Art’s Avarice

Essay by Ian C. Smith

“We have art in order not to die from the truth.”Nietzsche

When they shared a Cotswold attic she rose at dawn to ride through her childhood storybook dreams, paid a pittance to exercise hunters while he huddled near their portable gas heater chronicling events since fleeing from their families’ disapproval.  Under a high steep roof that in retrospect would become his traveller’s cathedral he also found refuge researching genealogy’s bare bones.  When she arrived back after bounding up and around flights of stairs, blue eyes bright with life, she described cheering a lucky fox’s hedgerow escape from the hunt she scorned.  While she warmed tinned soup he read his morning’s words to her.  Her own lively admired letters home to Australia reflected his take on all this, the horn and hounds’ cries’ urgency, sounds, even the smells, drawing closer then, to be portrayed by him as a treasured distant memory, holy.

Another time, another country, city noise shielded by shaggy scrub beyond a ruined building where they meet, this woman he yearns for spreads her rug near a pond patrolled by dragonflies in the dreaming air.  With enough good years left for death to only be a distant glitch, he wants to preserve these moments when this present spot might be a developed housing estate, life’s surge blaring in the future, bush tamed into gardens, dragonflies eloped inland.  When photos shall be the only evidence of her adored hippy hair he knows he will always be shoving back against the door closing on memory.

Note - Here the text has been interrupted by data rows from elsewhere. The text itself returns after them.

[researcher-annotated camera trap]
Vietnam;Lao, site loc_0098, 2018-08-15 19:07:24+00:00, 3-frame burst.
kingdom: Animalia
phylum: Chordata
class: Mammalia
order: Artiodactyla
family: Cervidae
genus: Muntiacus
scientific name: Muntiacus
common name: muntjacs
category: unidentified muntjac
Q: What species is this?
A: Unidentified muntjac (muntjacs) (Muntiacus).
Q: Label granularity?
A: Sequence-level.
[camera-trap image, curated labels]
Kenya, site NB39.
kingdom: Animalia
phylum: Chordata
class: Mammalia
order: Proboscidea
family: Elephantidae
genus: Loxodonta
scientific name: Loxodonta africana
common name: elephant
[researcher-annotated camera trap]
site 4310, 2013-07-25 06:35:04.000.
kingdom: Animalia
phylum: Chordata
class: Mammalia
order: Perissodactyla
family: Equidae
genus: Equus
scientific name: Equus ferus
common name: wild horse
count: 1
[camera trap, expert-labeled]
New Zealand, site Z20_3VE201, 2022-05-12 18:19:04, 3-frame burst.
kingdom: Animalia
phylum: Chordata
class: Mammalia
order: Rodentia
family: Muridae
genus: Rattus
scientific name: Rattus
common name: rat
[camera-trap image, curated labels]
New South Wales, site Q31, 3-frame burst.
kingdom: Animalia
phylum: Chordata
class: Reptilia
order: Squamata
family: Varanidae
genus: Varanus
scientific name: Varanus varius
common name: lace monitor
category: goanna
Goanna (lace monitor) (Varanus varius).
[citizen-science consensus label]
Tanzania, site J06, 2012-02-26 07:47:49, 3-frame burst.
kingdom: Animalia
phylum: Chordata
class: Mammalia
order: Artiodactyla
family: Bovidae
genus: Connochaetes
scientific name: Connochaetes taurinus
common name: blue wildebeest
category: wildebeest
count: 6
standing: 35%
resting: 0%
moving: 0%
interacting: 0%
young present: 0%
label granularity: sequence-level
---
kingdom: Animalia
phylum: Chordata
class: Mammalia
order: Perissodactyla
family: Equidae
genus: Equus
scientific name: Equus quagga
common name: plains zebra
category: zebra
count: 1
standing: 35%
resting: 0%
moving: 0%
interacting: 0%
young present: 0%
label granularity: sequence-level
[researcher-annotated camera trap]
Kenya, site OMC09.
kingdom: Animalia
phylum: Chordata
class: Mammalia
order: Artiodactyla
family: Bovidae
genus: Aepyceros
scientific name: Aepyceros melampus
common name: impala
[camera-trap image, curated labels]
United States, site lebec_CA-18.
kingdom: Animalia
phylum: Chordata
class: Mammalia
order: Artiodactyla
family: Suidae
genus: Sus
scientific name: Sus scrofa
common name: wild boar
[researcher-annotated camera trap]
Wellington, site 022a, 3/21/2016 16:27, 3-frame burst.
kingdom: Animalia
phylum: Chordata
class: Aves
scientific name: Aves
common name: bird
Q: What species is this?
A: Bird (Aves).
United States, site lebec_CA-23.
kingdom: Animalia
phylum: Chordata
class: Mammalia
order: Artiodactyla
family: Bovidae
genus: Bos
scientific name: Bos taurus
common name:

Speeding from another tryst back to responsibility in separate cars, late, she followed at first, perhaps inventing a new excuse.  A truck suddenly changed lanes.  He steered into the drastic skid.  Then a pounding almost silence.  His sports car facing the wrong way, tyre smoke as if on fire.  Pulled up in the reek of this scorched rubber, face in her hands, dark brown eyes peering through her fingers seeing it again as if in slow motion, guts churning, she rejected his knee-jerk joking braggadocio.  It was as if he was knowingly compiling a dossier of danger.  She was so sick of risk, of wrong love.

Language-poor, humourless, the driver keeps yammering on about a shack, his hideaway in the backwoods.  He badly wants them there instead of where he had agreed to take them.  Traffic would be scarce if they turn off the highway down trails attended by a perspective of conifers like mute sentinels.  He senses her concern amplifying his, this shadow darkening their life expectancy.  She would text Emergency while he cajoles shack man but mobile phones are not quite invented, like her children waiting to be born.  Only stuntmen stage escapes hurling themselves from moving vehicles, and what about their packs, his detailed notebooks, money, passports, stuffed in the back?  They crane further forward, reasoning with diplomacy and goodwill, always respectfully, gratitude for those who stop paramount.  The driver’s clumsy insistence is maddening.  They are still a massive distance from The Yukon.  As she tries a woman’s angle plea he pictures graves in a valley carpeted with snow.  Wind swirls snowflakes into shrouds seen only by coyotes and crows, footprints almost obliterated as night falls.  Nobody knows where to search and it is his fault, utterly.  They would be swallowed in a vortex of anguish, especially theirs, never reaching The Rockies and Alaska.  And she could be safely enjoying a Women’s Weekly coach tour of Europe with her mother.

Generous in her support, his partner told those she invited to his launch, ‘People always think it’s me on the page,’ protesting like a lawyer addressing a jury.  ‘There would have to be several of me to have done so much.’  Then, familiar small permanent lines around her eyes crinkling in jest, ‘Although I do admit some of it.’  In an exaggerated bored tone she referred to two instances in print, human frailties they might all own.  Laughter rippled her friends’ wine as they glanced at the author for the ghost of a giveaway expression.

They both read widely and share delight in narrative nuggets exposed when lives interlock.  Often tuned out at home, he recently learned she is vexed by what she labels his catwalk of her life.  Signing copies, responding to questions awkwardly, he claims he wouldn’t like being the partner of an obsessive like himself.  Life threatening a tsunami of sadness at times, he wonders if anything from days of ragged breath and quickened hands and fits of weeping in the night remains unused, halcyon light-rinsed hours innocently modelled, characters enacting those otherwise vanishing adventures.  Each sifted grain cherished material, he juggles words with lived moments from the lost past.